**OBIETTIVO:** Nella discussione su Gentoo, quale distribuzione indica drakkan come ben ingegnerizzata e facile da manutenere?

**DOCUMENTO:**
Adesso non sei più "autoquotato" ma hai solo un doppio post  :Laughing: 

----------

## X-Drum

 *Kernel78 wrote:*   

> Adesso non sei più "autoquotato" ma hai solo un doppio post 

 

boh

----------

## drakkan

 *Kernel78 wrote:*   

> solo in gentoo puoi personalizzare alla perfezione il sistema (ovviamente sapendo come farlo e spendendoci del tempo e delle energie). 

 

è proprio questo il punto in gentoo puoi fare tutto (usando anche repository extra e pacchetti in unstable) ma richiede troppo tempo per la manutenzione. La scelta di una ditribuzione linux  dipende molto anche dalle fasi della vita in questo momento ho tantissime cose da fare e non ho tempo/voglia di seguire gli aggiornamenti di gentoo, sento il bisogno di una distro ben ingegnerizzata dove tutto funzioni senza eccessivi problemi e facile da manutenere, ubuntu sembra essere tutto questo.

**DATI GREZZI:**
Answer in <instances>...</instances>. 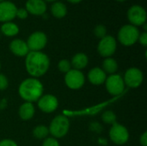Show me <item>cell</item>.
<instances>
[{"label": "cell", "instance_id": "cell-1", "mask_svg": "<svg viewBox=\"0 0 147 146\" xmlns=\"http://www.w3.org/2000/svg\"><path fill=\"white\" fill-rule=\"evenodd\" d=\"M50 66V59L43 52L30 51L25 59V67L28 73L34 78L44 76Z\"/></svg>", "mask_w": 147, "mask_h": 146}, {"label": "cell", "instance_id": "cell-2", "mask_svg": "<svg viewBox=\"0 0 147 146\" xmlns=\"http://www.w3.org/2000/svg\"><path fill=\"white\" fill-rule=\"evenodd\" d=\"M44 87L38 78L29 77L23 80L18 88L20 97L26 102H37L43 95Z\"/></svg>", "mask_w": 147, "mask_h": 146}, {"label": "cell", "instance_id": "cell-3", "mask_svg": "<svg viewBox=\"0 0 147 146\" xmlns=\"http://www.w3.org/2000/svg\"><path fill=\"white\" fill-rule=\"evenodd\" d=\"M140 32V29L131 24L123 25L118 31L117 39L125 46H131L138 42Z\"/></svg>", "mask_w": 147, "mask_h": 146}, {"label": "cell", "instance_id": "cell-4", "mask_svg": "<svg viewBox=\"0 0 147 146\" xmlns=\"http://www.w3.org/2000/svg\"><path fill=\"white\" fill-rule=\"evenodd\" d=\"M70 129V120L65 115H57L53 119L48 127L49 133L54 139L65 137Z\"/></svg>", "mask_w": 147, "mask_h": 146}, {"label": "cell", "instance_id": "cell-5", "mask_svg": "<svg viewBox=\"0 0 147 146\" xmlns=\"http://www.w3.org/2000/svg\"><path fill=\"white\" fill-rule=\"evenodd\" d=\"M127 16L130 22L129 24L137 28L146 23V10L143 6L140 4L132 5L127 12Z\"/></svg>", "mask_w": 147, "mask_h": 146}, {"label": "cell", "instance_id": "cell-6", "mask_svg": "<svg viewBox=\"0 0 147 146\" xmlns=\"http://www.w3.org/2000/svg\"><path fill=\"white\" fill-rule=\"evenodd\" d=\"M117 49V41L112 35H106L100 39L97 45V52L103 58H109L113 56Z\"/></svg>", "mask_w": 147, "mask_h": 146}, {"label": "cell", "instance_id": "cell-7", "mask_svg": "<svg viewBox=\"0 0 147 146\" xmlns=\"http://www.w3.org/2000/svg\"><path fill=\"white\" fill-rule=\"evenodd\" d=\"M109 135L110 140L118 145L126 144L129 139V132L127 127L117 122L111 126Z\"/></svg>", "mask_w": 147, "mask_h": 146}, {"label": "cell", "instance_id": "cell-8", "mask_svg": "<svg viewBox=\"0 0 147 146\" xmlns=\"http://www.w3.org/2000/svg\"><path fill=\"white\" fill-rule=\"evenodd\" d=\"M106 89L111 96H119L125 89V83L123 77L118 74H112L107 77L105 81Z\"/></svg>", "mask_w": 147, "mask_h": 146}, {"label": "cell", "instance_id": "cell-9", "mask_svg": "<svg viewBox=\"0 0 147 146\" xmlns=\"http://www.w3.org/2000/svg\"><path fill=\"white\" fill-rule=\"evenodd\" d=\"M26 42L29 51L40 52L46 47L47 44V36L42 31H35L28 36Z\"/></svg>", "mask_w": 147, "mask_h": 146}, {"label": "cell", "instance_id": "cell-10", "mask_svg": "<svg viewBox=\"0 0 147 146\" xmlns=\"http://www.w3.org/2000/svg\"><path fill=\"white\" fill-rule=\"evenodd\" d=\"M65 83L71 89H79L85 83V77L81 71L71 69L65 76Z\"/></svg>", "mask_w": 147, "mask_h": 146}, {"label": "cell", "instance_id": "cell-11", "mask_svg": "<svg viewBox=\"0 0 147 146\" xmlns=\"http://www.w3.org/2000/svg\"><path fill=\"white\" fill-rule=\"evenodd\" d=\"M123 80L125 83V85L128 86L129 88H138L141 85L143 80H144V74L137 67H131L127 70V71L124 74Z\"/></svg>", "mask_w": 147, "mask_h": 146}, {"label": "cell", "instance_id": "cell-12", "mask_svg": "<svg viewBox=\"0 0 147 146\" xmlns=\"http://www.w3.org/2000/svg\"><path fill=\"white\" fill-rule=\"evenodd\" d=\"M37 102L39 109L46 114H51L54 112L59 107V101L57 97L51 94L42 95Z\"/></svg>", "mask_w": 147, "mask_h": 146}, {"label": "cell", "instance_id": "cell-13", "mask_svg": "<svg viewBox=\"0 0 147 146\" xmlns=\"http://www.w3.org/2000/svg\"><path fill=\"white\" fill-rule=\"evenodd\" d=\"M17 7L16 5L8 0L0 3V22H12L16 18Z\"/></svg>", "mask_w": 147, "mask_h": 146}, {"label": "cell", "instance_id": "cell-14", "mask_svg": "<svg viewBox=\"0 0 147 146\" xmlns=\"http://www.w3.org/2000/svg\"><path fill=\"white\" fill-rule=\"evenodd\" d=\"M25 9L33 15H44L47 12V6L44 0H27Z\"/></svg>", "mask_w": 147, "mask_h": 146}, {"label": "cell", "instance_id": "cell-15", "mask_svg": "<svg viewBox=\"0 0 147 146\" xmlns=\"http://www.w3.org/2000/svg\"><path fill=\"white\" fill-rule=\"evenodd\" d=\"M9 48L10 52L17 57H26L30 52L27 42L22 39H14L11 40L9 45Z\"/></svg>", "mask_w": 147, "mask_h": 146}, {"label": "cell", "instance_id": "cell-16", "mask_svg": "<svg viewBox=\"0 0 147 146\" xmlns=\"http://www.w3.org/2000/svg\"><path fill=\"white\" fill-rule=\"evenodd\" d=\"M107 74L100 67L92 68L88 73V79L93 85H102L105 83Z\"/></svg>", "mask_w": 147, "mask_h": 146}, {"label": "cell", "instance_id": "cell-17", "mask_svg": "<svg viewBox=\"0 0 147 146\" xmlns=\"http://www.w3.org/2000/svg\"><path fill=\"white\" fill-rule=\"evenodd\" d=\"M88 64H89V58L84 52L76 53L72 57L71 61V67H73V69L78 70V71L84 69L88 65Z\"/></svg>", "mask_w": 147, "mask_h": 146}, {"label": "cell", "instance_id": "cell-18", "mask_svg": "<svg viewBox=\"0 0 147 146\" xmlns=\"http://www.w3.org/2000/svg\"><path fill=\"white\" fill-rule=\"evenodd\" d=\"M51 14L57 19H62L67 15V7L61 1H55L52 3L50 8Z\"/></svg>", "mask_w": 147, "mask_h": 146}, {"label": "cell", "instance_id": "cell-19", "mask_svg": "<svg viewBox=\"0 0 147 146\" xmlns=\"http://www.w3.org/2000/svg\"><path fill=\"white\" fill-rule=\"evenodd\" d=\"M34 113H35V108L33 103L26 102L20 106L19 110H18L19 116L22 120H31L34 117Z\"/></svg>", "mask_w": 147, "mask_h": 146}, {"label": "cell", "instance_id": "cell-20", "mask_svg": "<svg viewBox=\"0 0 147 146\" xmlns=\"http://www.w3.org/2000/svg\"><path fill=\"white\" fill-rule=\"evenodd\" d=\"M1 33L7 37H14L19 34L20 28L18 25L13 22H3L0 27Z\"/></svg>", "mask_w": 147, "mask_h": 146}, {"label": "cell", "instance_id": "cell-21", "mask_svg": "<svg viewBox=\"0 0 147 146\" xmlns=\"http://www.w3.org/2000/svg\"><path fill=\"white\" fill-rule=\"evenodd\" d=\"M104 72L107 74H115V72L118 71V63L117 61L113 59L112 57L109 58H105V59L102 62V68Z\"/></svg>", "mask_w": 147, "mask_h": 146}, {"label": "cell", "instance_id": "cell-22", "mask_svg": "<svg viewBox=\"0 0 147 146\" xmlns=\"http://www.w3.org/2000/svg\"><path fill=\"white\" fill-rule=\"evenodd\" d=\"M49 134L48 127L43 125H39L35 126L33 130V136L37 139H45Z\"/></svg>", "mask_w": 147, "mask_h": 146}, {"label": "cell", "instance_id": "cell-23", "mask_svg": "<svg viewBox=\"0 0 147 146\" xmlns=\"http://www.w3.org/2000/svg\"><path fill=\"white\" fill-rule=\"evenodd\" d=\"M102 120L108 125H114L116 123V115L112 111H105L102 115Z\"/></svg>", "mask_w": 147, "mask_h": 146}, {"label": "cell", "instance_id": "cell-24", "mask_svg": "<svg viewBox=\"0 0 147 146\" xmlns=\"http://www.w3.org/2000/svg\"><path fill=\"white\" fill-rule=\"evenodd\" d=\"M94 34L96 38L102 39L107 35V28L103 24H98L94 28Z\"/></svg>", "mask_w": 147, "mask_h": 146}, {"label": "cell", "instance_id": "cell-25", "mask_svg": "<svg viewBox=\"0 0 147 146\" xmlns=\"http://www.w3.org/2000/svg\"><path fill=\"white\" fill-rule=\"evenodd\" d=\"M58 68L59 71L63 73H67L69 71L71 70V61H69L68 59H61L58 64Z\"/></svg>", "mask_w": 147, "mask_h": 146}, {"label": "cell", "instance_id": "cell-26", "mask_svg": "<svg viewBox=\"0 0 147 146\" xmlns=\"http://www.w3.org/2000/svg\"><path fill=\"white\" fill-rule=\"evenodd\" d=\"M42 146H60L57 139H54L53 137H47L44 139Z\"/></svg>", "mask_w": 147, "mask_h": 146}, {"label": "cell", "instance_id": "cell-27", "mask_svg": "<svg viewBox=\"0 0 147 146\" xmlns=\"http://www.w3.org/2000/svg\"><path fill=\"white\" fill-rule=\"evenodd\" d=\"M28 12L25 8H17L16 17H17L20 20H25L28 17Z\"/></svg>", "mask_w": 147, "mask_h": 146}, {"label": "cell", "instance_id": "cell-28", "mask_svg": "<svg viewBox=\"0 0 147 146\" xmlns=\"http://www.w3.org/2000/svg\"><path fill=\"white\" fill-rule=\"evenodd\" d=\"M9 86V80L4 74L0 73V90H5Z\"/></svg>", "mask_w": 147, "mask_h": 146}, {"label": "cell", "instance_id": "cell-29", "mask_svg": "<svg viewBox=\"0 0 147 146\" xmlns=\"http://www.w3.org/2000/svg\"><path fill=\"white\" fill-rule=\"evenodd\" d=\"M138 41L140 43L141 46H143L144 47H146L147 46V32H143L140 34V37H139V40Z\"/></svg>", "mask_w": 147, "mask_h": 146}, {"label": "cell", "instance_id": "cell-30", "mask_svg": "<svg viewBox=\"0 0 147 146\" xmlns=\"http://www.w3.org/2000/svg\"><path fill=\"white\" fill-rule=\"evenodd\" d=\"M0 146H18L17 144L12 140V139H3L0 141Z\"/></svg>", "mask_w": 147, "mask_h": 146}, {"label": "cell", "instance_id": "cell-31", "mask_svg": "<svg viewBox=\"0 0 147 146\" xmlns=\"http://www.w3.org/2000/svg\"><path fill=\"white\" fill-rule=\"evenodd\" d=\"M140 145L142 146H147V132H145L140 136Z\"/></svg>", "mask_w": 147, "mask_h": 146}, {"label": "cell", "instance_id": "cell-32", "mask_svg": "<svg viewBox=\"0 0 147 146\" xmlns=\"http://www.w3.org/2000/svg\"><path fill=\"white\" fill-rule=\"evenodd\" d=\"M67 2H69L70 3H72V4H77V3H81L83 0H66Z\"/></svg>", "mask_w": 147, "mask_h": 146}, {"label": "cell", "instance_id": "cell-33", "mask_svg": "<svg viewBox=\"0 0 147 146\" xmlns=\"http://www.w3.org/2000/svg\"><path fill=\"white\" fill-rule=\"evenodd\" d=\"M46 3L47 2H51V3H53V2H55V1H58V0H44Z\"/></svg>", "mask_w": 147, "mask_h": 146}, {"label": "cell", "instance_id": "cell-34", "mask_svg": "<svg viewBox=\"0 0 147 146\" xmlns=\"http://www.w3.org/2000/svg\"><path fill=\"white\" fill-rule=\"evenodd\" d=\"M115 1L120 2V3H122V2H125V1H127V0H115Z\"/></svg>", "mask_w": 147, "mask_h": 146}, {"label": "cell", "instance_id": "cell-35", "mask_svg": "<svg viewBox=\"0 0 147 146\" xmlns=\"http://www.w3.org/2000/svg\"><path fill=\"white\" fill-rule=\"evenodd\" d=\"M3 1H4V0H0V3H1V2H3Z\"/></svg>", "mask_w": 147, "mask_h": 146}, {"label": "cell", "instance_id": "cell-36", "mask_svg": "<svg viewBox=\"0 0 147 146\" xmlns=\"http://www.w3.org/2000/svg\"><path fill=\"white\" fill-rule=\"evenodd\" d=\"M0 69H1V64H0Z\"/></svg>", "mask_w": 147, "mask_h": 146}]
</instances>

**RISPOSTA AL PROBLEMA:** Ubuntu.